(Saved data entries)
○ ○ ○ ○ ○ ○ ○
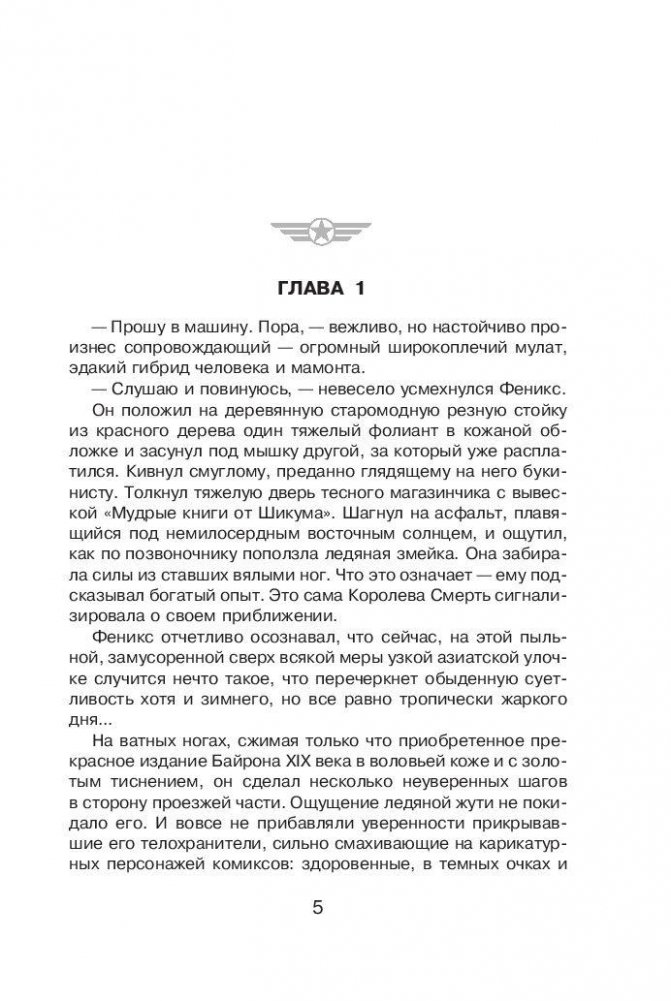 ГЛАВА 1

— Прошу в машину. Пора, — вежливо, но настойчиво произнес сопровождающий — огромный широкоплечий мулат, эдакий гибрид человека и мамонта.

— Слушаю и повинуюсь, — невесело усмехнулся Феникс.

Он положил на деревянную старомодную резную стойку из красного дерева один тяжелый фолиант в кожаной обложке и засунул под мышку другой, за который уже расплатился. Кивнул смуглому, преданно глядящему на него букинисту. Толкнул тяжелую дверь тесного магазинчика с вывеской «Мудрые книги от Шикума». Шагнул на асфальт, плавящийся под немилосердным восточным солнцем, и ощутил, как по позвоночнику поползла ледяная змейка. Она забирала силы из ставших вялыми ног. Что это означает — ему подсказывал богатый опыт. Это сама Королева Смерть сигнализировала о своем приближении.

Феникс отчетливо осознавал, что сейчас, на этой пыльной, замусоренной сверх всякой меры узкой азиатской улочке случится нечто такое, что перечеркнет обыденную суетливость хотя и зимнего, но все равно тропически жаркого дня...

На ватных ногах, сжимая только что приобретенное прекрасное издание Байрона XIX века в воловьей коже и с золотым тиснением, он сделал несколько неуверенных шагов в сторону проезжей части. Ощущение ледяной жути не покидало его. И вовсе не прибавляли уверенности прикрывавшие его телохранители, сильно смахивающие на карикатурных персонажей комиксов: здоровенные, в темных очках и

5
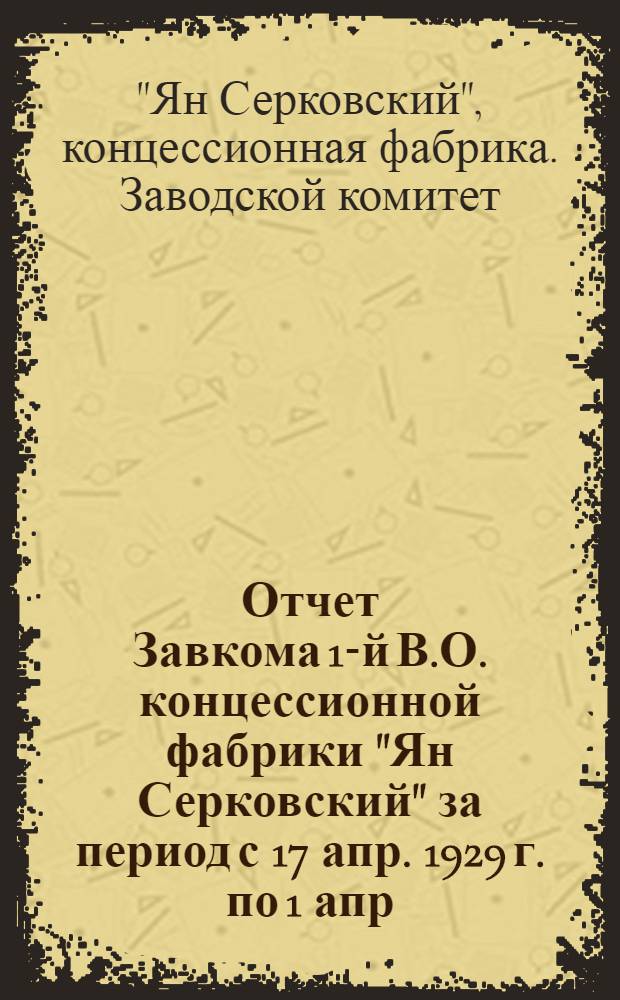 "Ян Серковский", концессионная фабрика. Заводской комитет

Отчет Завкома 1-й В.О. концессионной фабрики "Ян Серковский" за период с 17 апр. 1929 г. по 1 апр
○ ○ ○ ○ ○ ○ ○
EXERCISE AIM
Repeat exactly the lines from the one holding "На ватных ногах, сжимая" through the last line of the entries, both included; the pictures do not belong in the copy.

EXERCISE SOLUTION
На ватных ногах, сжимая только что приобретенное прекрасное издание Байрона XIX века в воловьей коже и с золотым тиснением, он сделал несколько неуверенных шагов в сторону проезжей части. Ощущение ледяной жути не покидало его. И вовсе не прибавляли уверенности прикрывавшие его телохранители, сильно смахивающие на карикатурных персонажей комиксов: здоровенные, в темных очках и

5
 "Ян Серковский", концессионная фабрика. Заводской комитет

Отчет Завкома 1-й В.О. концессионной фабрики "Ян Серковский" за период с 17 апр. 1929 г. по 1 апр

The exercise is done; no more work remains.